於庚雙脣顫動,艱難地擡起右腿,踩向外邊,他攢緊拳頭,有些哽咽,“你們四個一直都守在外邊嗎?”

“嗯嗯。”

周若渝瞥了眼於庚的右腿,遲疑着說道:

“夫君,何必呢?我們四人願意守在外邊等你,而你卻連見我們的勇氣都沒有。

以你的魂識,早就知道我們四人在武極寒池外邊裡吧。”

此話落下,整個武極寒池瞬間死寂下去。

於庚渾身顫抖,又小心翼翼地將右腿縮回去,很小聲的說道:

“若渝,你和九鳶三個離開這兒吧,我願永世囚禁在此地。”

“夫君,我懂的道理,你卻不懂。”

周若渝嘆了口氣,緊盯着黑暗裡,“畫地爲牢,永生不得安寧。你放不下,走不出,萬事皆悲。
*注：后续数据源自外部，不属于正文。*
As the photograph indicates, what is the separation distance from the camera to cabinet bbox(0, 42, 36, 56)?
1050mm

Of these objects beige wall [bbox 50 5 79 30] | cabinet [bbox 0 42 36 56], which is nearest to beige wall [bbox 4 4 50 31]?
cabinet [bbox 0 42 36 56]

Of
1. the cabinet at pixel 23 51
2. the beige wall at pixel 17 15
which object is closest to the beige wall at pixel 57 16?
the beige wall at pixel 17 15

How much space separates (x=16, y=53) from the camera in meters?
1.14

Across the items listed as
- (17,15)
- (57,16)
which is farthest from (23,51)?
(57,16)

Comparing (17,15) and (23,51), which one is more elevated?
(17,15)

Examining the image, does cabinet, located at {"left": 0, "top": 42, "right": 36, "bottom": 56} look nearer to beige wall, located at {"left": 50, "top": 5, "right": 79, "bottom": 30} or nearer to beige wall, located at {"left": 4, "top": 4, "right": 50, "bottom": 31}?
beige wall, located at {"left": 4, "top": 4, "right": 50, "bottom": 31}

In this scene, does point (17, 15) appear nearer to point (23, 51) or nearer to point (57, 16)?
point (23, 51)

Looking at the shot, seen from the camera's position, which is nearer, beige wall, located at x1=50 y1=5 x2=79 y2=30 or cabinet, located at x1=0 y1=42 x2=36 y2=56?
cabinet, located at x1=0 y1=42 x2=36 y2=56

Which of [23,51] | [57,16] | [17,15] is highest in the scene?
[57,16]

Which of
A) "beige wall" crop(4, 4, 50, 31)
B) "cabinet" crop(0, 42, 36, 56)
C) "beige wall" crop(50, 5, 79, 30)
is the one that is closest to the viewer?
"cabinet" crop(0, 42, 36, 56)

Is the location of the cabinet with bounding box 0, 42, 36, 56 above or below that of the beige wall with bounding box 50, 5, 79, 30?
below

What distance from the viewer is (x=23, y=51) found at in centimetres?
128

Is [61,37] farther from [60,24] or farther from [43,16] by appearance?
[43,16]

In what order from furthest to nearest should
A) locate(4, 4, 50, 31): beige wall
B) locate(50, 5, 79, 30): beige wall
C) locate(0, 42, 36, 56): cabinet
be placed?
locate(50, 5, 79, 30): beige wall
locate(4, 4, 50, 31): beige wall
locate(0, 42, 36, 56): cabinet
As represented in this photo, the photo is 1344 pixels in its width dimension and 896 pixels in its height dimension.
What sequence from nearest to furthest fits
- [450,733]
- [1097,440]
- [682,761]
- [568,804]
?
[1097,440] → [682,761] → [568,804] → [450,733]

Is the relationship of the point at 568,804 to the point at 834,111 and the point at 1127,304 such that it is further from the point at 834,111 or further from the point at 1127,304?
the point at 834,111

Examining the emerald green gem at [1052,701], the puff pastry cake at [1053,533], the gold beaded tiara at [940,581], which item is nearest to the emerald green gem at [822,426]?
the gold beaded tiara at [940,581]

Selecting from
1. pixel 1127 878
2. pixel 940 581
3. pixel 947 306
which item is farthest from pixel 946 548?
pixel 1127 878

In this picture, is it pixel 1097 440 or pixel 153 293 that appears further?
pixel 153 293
我和九鳶三人慘死在你的手中,皆已放下,你還有什麼放不下。”

“哈哈....”

於庚聽了周若渝的話,悵然大笑。

諸事可悲,餘生倚欄,可聽風雨。

他懂。

可卻放不下,走不出。

“若渝,你真不恨我嗎?”於庚聲線發抖的問。

周若渝陷入短暫的沉默。

她恨過於庚。

這個男人因太執迷於道,而毀去了家。

可恨這東西,越是捏得緊,越是痛苦。

她放下了,在感受到於庚的意念以後,她開始憐憫這個男人。

一眼相識。

十年相談。

百年結爲道侶,換來千年相守。

她也憐憫自己的過去。

十年。

百年。

千年,換來黃粱一夢,到頭來,往事不可追。

“恨過。”

周若渝平靜地回答,他淡淡的說,“夫君,你我相知相守千年,曾經種種,皆已成爲序章,不可太過執着。

你也放下吧,誠如我放過你那般。”

“哈...哈哈...哈....”

於庚放聲苦笑,回憶過去之事,對於過去的事情,他記得很清楚,可再也找不到曾經的那一種感覺。

他掙扎之中,又是邁出一條腿,“九鳶,他們三個呢?可是放下呢?”

“恩一頭,怨一頭,慷概赴死又何求。”

周若渝緩緩地回答於庚,“九鳶三人在化作孤魂時,曾怨恨過你。可你是他們三個的父親,對他們三個有養育之恩。

你養育的是他們,殺的也是他們,此生就此罷了,我們一家五口共赴黃泉,誰也不欠誰,誰也不恨誰。

你我五人飲過孟婆湯,來世就是路人。”

於庚聽到此話,不禁有些釋然,他望天,痛惻間深思。

蒼穹一片灰暗。

人間慘淡。

其實,這個人間沒什麼好的,也就一家人相守即好。

道也非道。

可他爲了修道,捨棄了人間的最好。

“好一個恩一頭,怨一頭,慷慨赴死又何求!”

於庚緩緩地從暗影裡走出,神情無比憔悴,他注視着蘇季玄的眸子,目光透過虛空,看着外邊的周若渝,“天不負我,我負天。此世,同你們四人結緣,也不枉此生,只是,我欠你周若渝。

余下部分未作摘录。